The DFSA is transparent about its regulatory approach and has made it clear that authorized firms must take rules and requirements seriously.
The DFSA chose to be deliberately lenient with firms but, critically, stated that it anticipated the "first round of annual returns would present a number of improvement opportunities". The DFSA also made it crystal clear that it expects firms to learn from the findings of the analysis and that it will have "higher expectations for improvements in the timeliness and quality of future submissions".
Firms should take the point about higher expectations very seriously, particularly in the light of the April 2015 fine imposed on the DIFC branch of Deutsche Bank. The Deutsche Bank branch was fined $8.4 million and agreed to a number of directions. It settled early in the enforcement process, without which the fine would have been $10.5 million.
The crux of the issue was whether or not the firm was advising and arranging for customers rather than simply referring and introducing them to other parts of the group. The branch's private wealth management business was deemed to have misled the DFSA as to its activities, and the firm finally confirmed to the regulator in January 2014 that the business was in fact advising and arranging for customers (with all of the associated regulatory requirements regarding client onboarding and prevention of money laundering).
This case reads like a cautionary tale of how not to organise and run a branch business.

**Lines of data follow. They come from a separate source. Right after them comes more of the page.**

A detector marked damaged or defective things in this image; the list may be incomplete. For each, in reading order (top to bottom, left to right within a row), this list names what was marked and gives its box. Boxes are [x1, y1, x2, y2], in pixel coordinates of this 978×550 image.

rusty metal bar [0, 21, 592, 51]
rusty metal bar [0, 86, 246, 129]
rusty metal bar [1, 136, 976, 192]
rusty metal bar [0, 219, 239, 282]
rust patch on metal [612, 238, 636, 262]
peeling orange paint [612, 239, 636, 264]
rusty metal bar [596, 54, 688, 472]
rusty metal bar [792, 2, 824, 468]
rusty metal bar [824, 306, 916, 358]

It paints a picture of an operation which was simply doing its own thing, apparently unaware of, quite apart from complying with, local regulatory requirements or being required to follow through on group audit visit findings and reports.
The fine was a reminder that large international financial services groups must oversee all parts of their business. Issues can often arise in smaller operations where, due to the size and location of the activities, there is a perception of low or lower risk. On the surface the DIFC branch of Deutsche Bank did not have clients per se, as the 1,000 or so customers were referred elsewhere to be onboarded.

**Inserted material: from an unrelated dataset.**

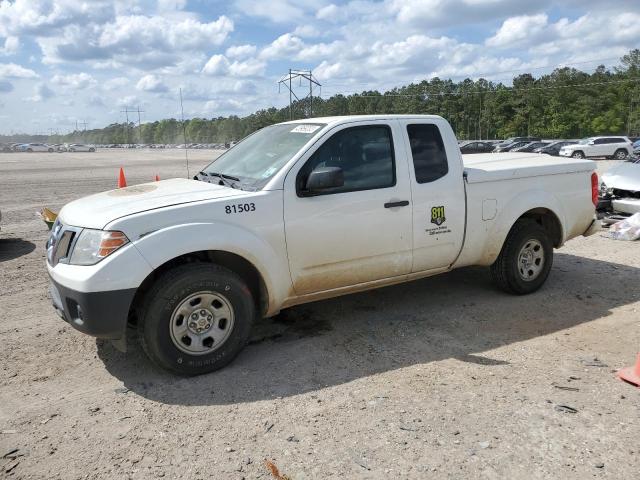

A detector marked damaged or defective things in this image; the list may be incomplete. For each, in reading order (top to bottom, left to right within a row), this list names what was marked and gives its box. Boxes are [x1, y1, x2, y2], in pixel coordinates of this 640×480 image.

damaged white car [596, 157, 640, 226]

Under the surface, however, was a business which systematically misled the DFSA as to its activities, which should have recognised clients as such and which should have had a fit-for-purpose compliance and governance infrastructure.

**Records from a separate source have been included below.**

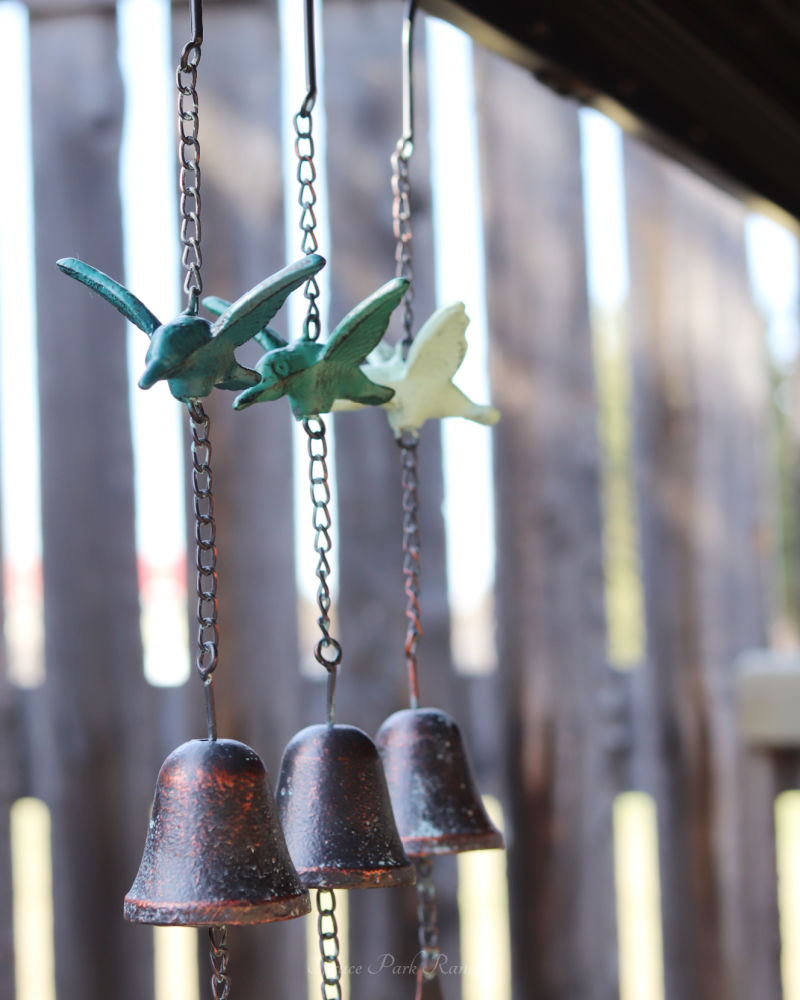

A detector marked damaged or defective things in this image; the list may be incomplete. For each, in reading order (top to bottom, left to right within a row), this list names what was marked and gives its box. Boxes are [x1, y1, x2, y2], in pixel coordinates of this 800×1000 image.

dark rusty bell [126, 740, 312, 924]
bell with rust spots [126, 740, 312, 924]
rust on metal [126, 740, 312, 924]
dark rusty bell [276, 724, 416, 888]
bell with rust spots [276, 724, 416, 888]
rust on metal [276, 724, 416, 888]
dark rusty bell [374, 708, 500, 856]
bell with rust spots [374, 708, 500, 856]
rust on metal [376, 708, 504, 856]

There are parallels between the Deutsche Bank fine and those imposed on Lilla and Muraleedharan. All raise questions about culture, the actions of (very) senior individuals and wider corporate governance.
The DFSA has shown that it will no longer tolerate poor behaviour by either firms or individuals. It is also seeking to bolster strong corporate governance, with events such as the May 2016 outreach on corporate governance and investor relations.
All those operating in the DIFC should keep up-to-date with changes in regulatory requirements and expectations and ensure they understand the ramifications of a lack of compliance, whether knowing or inadvertent.
Susannah Hammond is senior regulatory intelligence expert for Thomson Reuters Regulatory Intelligence; the views expressed are her own.